[Opening PROVIDED ENTRIES section]
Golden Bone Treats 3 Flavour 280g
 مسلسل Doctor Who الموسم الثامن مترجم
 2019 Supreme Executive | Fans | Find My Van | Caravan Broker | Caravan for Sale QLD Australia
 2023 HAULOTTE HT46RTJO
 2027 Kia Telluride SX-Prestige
[Closing PROVIDED ENTRIES section]
WHAT THE EXERCISE ASKS:
From top to bottom, reproduce the material exactly.

ANSWER SECTION:
Golden Bone Treats 3 Flavour 280g
 مسلسل Doctor Who الموسم الثامن مترجم
 2019 Supreme Executive | Fans | Find My Van | Caravan Broker | Caravan for Sale QLD Australia
 2023 HAULOTTE HT46RTJO
 2027 Kia Telluride SX-Prestige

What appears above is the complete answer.